I love to decorate with old books.  These two books were $3.00 each, purchased at the used book room in my library.  I adored the titles, which were part of a series when written.  As with all the photos, you can click on the picture to enlarge and actually read the cute titles.  The books are also fascinating to actually read.


I thought this breakfront picture shows a variety of objects... most found while thrifting, the wooden "dish" was full price but one of my souvenirs of Lancaster County, the brown crock was free (found with a few more crocks in my in-law's shed while preparing their house to sell), the two Easter mugs were full price but really cheap at Cracker Barrel.  I had a little credit left on a gift card and thought they would add a touch of spring to the breakfront (the picture doesn't show how gorgeous they are, either).


This is what I usually display on the buffet.  I wanted to show the silver tea service (sugar bowl and creamer are in a cabinet to make room for cruets).  I love the look of beautiful silver but obviously cannot afford it brand new (or even at most antique stores).  This set was purchased about five years ago, only $25.00 at an antique mall.  I took a chance as it was sadly tarnished but I could tell it was not pitted... as it turned out, it shined up beautifully.

These are just a few items for a "show and tell" of bringing beauty into our home on a very tight budget.  Edith Schaeffer wrote a book called A Way of Seeing and I think of that title often when decorating frugally.  It truly does become a way of seeing... that combination of expectation and experience when one comes to love the hunt.

Whether we purchase for pennies on the dollar, create our own beauty by  knitting or quilting or painting or growing flowers or sewing or weaving rugs... you get the idea; or think of new ways to use what we already own... it is truly possible to live surrounded by beauty.
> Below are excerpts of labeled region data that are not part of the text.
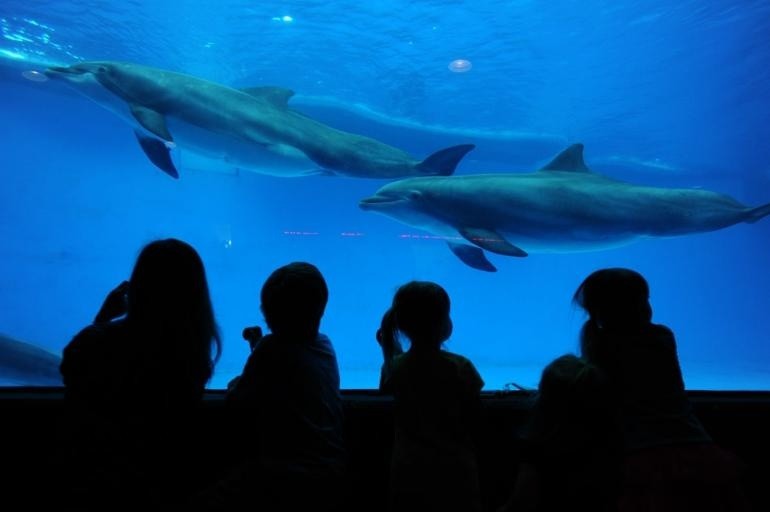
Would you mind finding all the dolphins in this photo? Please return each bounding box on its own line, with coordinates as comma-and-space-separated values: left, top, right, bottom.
358, 144, 770, 273
43, 61, 476, 179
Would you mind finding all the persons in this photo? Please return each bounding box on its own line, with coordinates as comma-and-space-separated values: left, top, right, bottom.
225, 263, 346, 479
377, 281, 482, 444
60, 238, 220, 454
539, 268, 686, 512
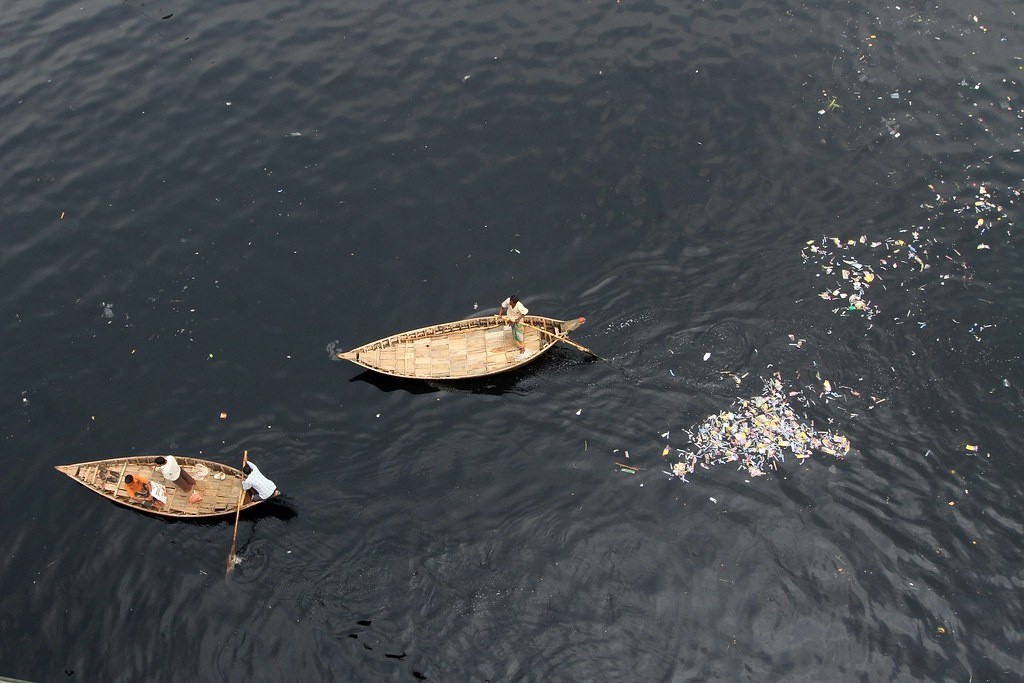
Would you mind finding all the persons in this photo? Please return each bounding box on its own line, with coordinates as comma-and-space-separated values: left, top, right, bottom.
241, 458, 277, 501
124, 475, 164, 509
498, 295, 529, 353
156, 455, 195, 491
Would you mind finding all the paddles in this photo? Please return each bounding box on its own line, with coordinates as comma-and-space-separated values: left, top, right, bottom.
493, 313, 599, 358
230, 449, 248, 560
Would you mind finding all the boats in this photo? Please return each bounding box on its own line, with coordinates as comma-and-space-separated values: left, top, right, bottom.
54, 455, 281, 517
336, 315, 586, 380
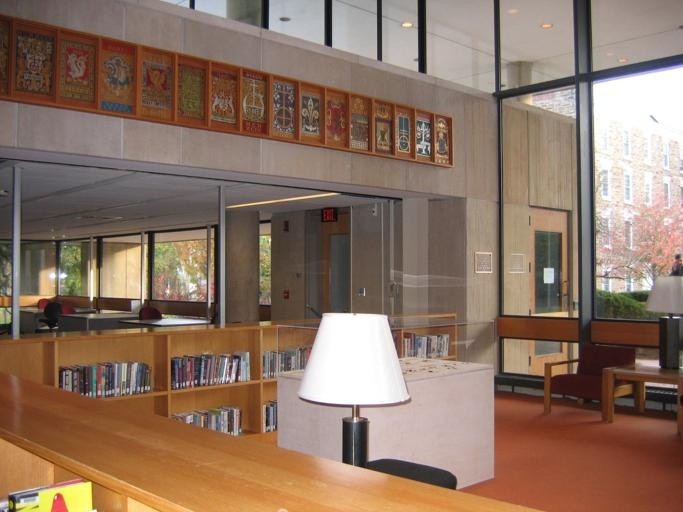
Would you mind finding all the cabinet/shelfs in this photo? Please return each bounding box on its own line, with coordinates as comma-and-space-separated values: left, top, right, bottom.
2, 312, 458, 444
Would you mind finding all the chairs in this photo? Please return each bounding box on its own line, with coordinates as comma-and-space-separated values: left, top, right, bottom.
210, 312, 219, 323
139, 306, 163, 319
38, 303, 63, 329
61, 299, 75, 313
543, 342, 638, 421
367, 460, 458, 492
39, 298, 51, 309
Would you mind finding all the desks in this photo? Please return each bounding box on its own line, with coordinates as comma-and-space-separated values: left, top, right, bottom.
20, 306, 44, 332
608, 364, 683, 432
277, 353, 495, 492
119, 314, 211, 327
58, 311, 140, 329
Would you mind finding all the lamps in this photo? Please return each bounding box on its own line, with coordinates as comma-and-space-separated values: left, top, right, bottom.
299, 313, 412, 468
644, 277, 683, 371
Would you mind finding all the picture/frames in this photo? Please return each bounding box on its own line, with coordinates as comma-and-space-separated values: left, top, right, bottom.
0, 12, 454, 169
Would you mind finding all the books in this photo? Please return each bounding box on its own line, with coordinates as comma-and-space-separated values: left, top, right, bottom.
59, 360, 151, 398
404, 334, 448, 359
170, 351, 251, 390
173, 405, 242, 435
263, 400, 278, 433
263, 344, 312, 379
0, 479, 92, 512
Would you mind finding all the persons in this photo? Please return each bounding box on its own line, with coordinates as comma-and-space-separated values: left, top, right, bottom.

Kim, over at Daisy Cottage wrote a great post about how she finds lovely items for her house.  It's pretty much the same thing I do.  You can find that post... here.  Kim's blog, along with my friend Manuela's (which can be found... here), are two of my favorites for finding ideas on how to decorate beautifully on a budget.  Both show lots of pictures (and I am a very visual learner).  :)

5 comments:

Vee said...

I loved both of the posts you linked to today. These women really do have incredible insights to share. Just like you! I feel as if I've had a cup of tea and a cookie with you today. Thanks for the break!

scrappy quilter said...

Brenda I loved taking a walk through your home and seeing the beauty that surrounds you for just pennies an item. What a blessing thrift store finds are. Hugs

Carol said...

Brenda:

Is the off-the-grid book you are looking for possibly:

Possum Living: How to Live Well Without a Job and with (Almost) No Money, by Dolly Freed, published in 1979 but still available today?

Carol (MD)

Brenda Leyland said...

What a treat to wander through your home and see those places of beauty, frugal or otherwise.......

Blessings of strength to every fibre of your being in these coming days of recovery.

Cheryl (Copper's Wife) said...

I love the pretty little touches in your home! Thanks for the new-to-me Edith Schaeffer title you mentioned, too. I always benefit from reading her books.